§ 作業内容: コーヒーをめぐる提示文のうち、「この人は以前ひどい皮膚疾患を」で始まり「でも一日6杯は飲んでいます。」まで続く部分を、「カフェイン依存症」を「カフェイン中毒」に置き換えて書き直すこと。

§ 提示文:
%%

足るを知る
朝、コーヒーを淹れて飲もうとしていたら、夫が部屋に入ってくるなり、
「いい匂いだなぁ〜。」
と声を上げました。とっても幸せそうな声でした。
が、私は
そう?
(私にはいつものコーヒーなんだが)
と。
て、いうか、
別になにも感じない。
ふつう。
夫は犬みたいに鼻をクンクンさせて「豆、変えた?」とか嬉しそうに言っています。
この人は以前ひどい皮膚疾患を発症して以来、思い当たるアレルゲンを全部避けて生活しているので、今は大好きだったコーヒーも控えているんです。
普段から焦がれる気持ちもあって、淹れたてのコーヒーに出くわすと香りだけで高揚するのでしょう。
かたや私はカフェイン依存症で、朝起きたら立て続けに2杯、食事が終わるごとに1杯、外出から帰って1杯、本やネットを見ながら1杯と、考えたら最低でも一日6杯は飲んでいます。

%%

§ コレクションから取ったエントリ:
%%

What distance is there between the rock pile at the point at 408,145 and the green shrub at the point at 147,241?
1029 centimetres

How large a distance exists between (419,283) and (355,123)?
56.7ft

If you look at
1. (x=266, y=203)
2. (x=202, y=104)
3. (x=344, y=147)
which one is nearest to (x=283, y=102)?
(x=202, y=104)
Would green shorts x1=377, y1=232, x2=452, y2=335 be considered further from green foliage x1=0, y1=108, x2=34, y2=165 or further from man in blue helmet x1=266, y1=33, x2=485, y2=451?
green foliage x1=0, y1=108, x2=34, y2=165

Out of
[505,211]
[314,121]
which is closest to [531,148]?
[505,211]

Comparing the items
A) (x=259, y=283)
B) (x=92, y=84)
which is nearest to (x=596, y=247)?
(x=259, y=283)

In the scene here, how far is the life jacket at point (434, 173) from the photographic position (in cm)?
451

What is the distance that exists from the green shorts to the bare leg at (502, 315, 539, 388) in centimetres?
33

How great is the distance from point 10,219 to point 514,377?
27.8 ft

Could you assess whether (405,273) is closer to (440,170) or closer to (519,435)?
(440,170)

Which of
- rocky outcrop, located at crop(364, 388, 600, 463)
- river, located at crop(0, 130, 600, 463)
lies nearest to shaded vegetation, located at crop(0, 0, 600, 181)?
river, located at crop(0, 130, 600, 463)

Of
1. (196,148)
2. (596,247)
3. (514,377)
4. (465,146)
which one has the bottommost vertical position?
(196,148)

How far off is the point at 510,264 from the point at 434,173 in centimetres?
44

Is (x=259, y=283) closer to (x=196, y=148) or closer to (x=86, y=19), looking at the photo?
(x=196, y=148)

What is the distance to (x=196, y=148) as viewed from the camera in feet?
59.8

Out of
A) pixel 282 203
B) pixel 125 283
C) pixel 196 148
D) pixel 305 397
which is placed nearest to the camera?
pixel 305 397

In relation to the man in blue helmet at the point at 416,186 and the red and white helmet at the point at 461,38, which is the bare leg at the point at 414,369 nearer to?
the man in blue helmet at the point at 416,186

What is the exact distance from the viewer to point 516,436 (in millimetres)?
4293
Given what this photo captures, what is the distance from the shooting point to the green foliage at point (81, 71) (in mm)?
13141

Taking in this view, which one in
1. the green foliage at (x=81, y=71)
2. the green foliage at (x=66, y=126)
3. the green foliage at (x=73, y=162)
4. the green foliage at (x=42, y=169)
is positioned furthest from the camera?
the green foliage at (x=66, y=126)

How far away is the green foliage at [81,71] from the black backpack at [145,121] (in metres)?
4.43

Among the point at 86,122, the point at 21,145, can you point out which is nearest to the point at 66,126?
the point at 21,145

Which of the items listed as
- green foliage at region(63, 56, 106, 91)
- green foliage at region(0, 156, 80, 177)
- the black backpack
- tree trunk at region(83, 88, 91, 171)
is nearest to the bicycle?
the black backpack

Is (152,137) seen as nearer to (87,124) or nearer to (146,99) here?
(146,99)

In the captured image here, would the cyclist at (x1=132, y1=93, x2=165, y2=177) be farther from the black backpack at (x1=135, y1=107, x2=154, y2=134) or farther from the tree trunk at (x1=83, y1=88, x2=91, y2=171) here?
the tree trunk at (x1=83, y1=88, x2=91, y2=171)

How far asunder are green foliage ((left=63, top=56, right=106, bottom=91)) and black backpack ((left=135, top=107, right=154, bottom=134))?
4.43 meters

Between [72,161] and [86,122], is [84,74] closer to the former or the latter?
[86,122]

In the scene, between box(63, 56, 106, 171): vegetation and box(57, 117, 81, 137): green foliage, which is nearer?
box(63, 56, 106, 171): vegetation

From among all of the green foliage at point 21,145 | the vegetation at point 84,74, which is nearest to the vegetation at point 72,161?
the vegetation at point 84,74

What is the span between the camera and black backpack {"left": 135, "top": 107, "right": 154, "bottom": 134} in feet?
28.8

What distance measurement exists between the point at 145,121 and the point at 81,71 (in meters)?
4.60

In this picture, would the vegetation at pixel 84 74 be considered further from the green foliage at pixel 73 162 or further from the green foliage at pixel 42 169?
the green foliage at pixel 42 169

%%

§ 正しい出力:
この人は以前ひどい皮膚疾患を発症して以来、思い当たるアレルゲンを全部避けて生活しているので、今は大好きだったコーヒーも控えているんです。
普段から焦がれる気持ちもあって、淹れたてのコーヒーに出くわすと香りだけで高揚するのでしょう。
かたや私はカフェイン中毒で、朝起きたら立て続けに2杯、食事が終わるごとに1杯、外出から帰って1杯、本やネットを見ながら1杯と、考えたら最低でも一日6杯は飲んでいます。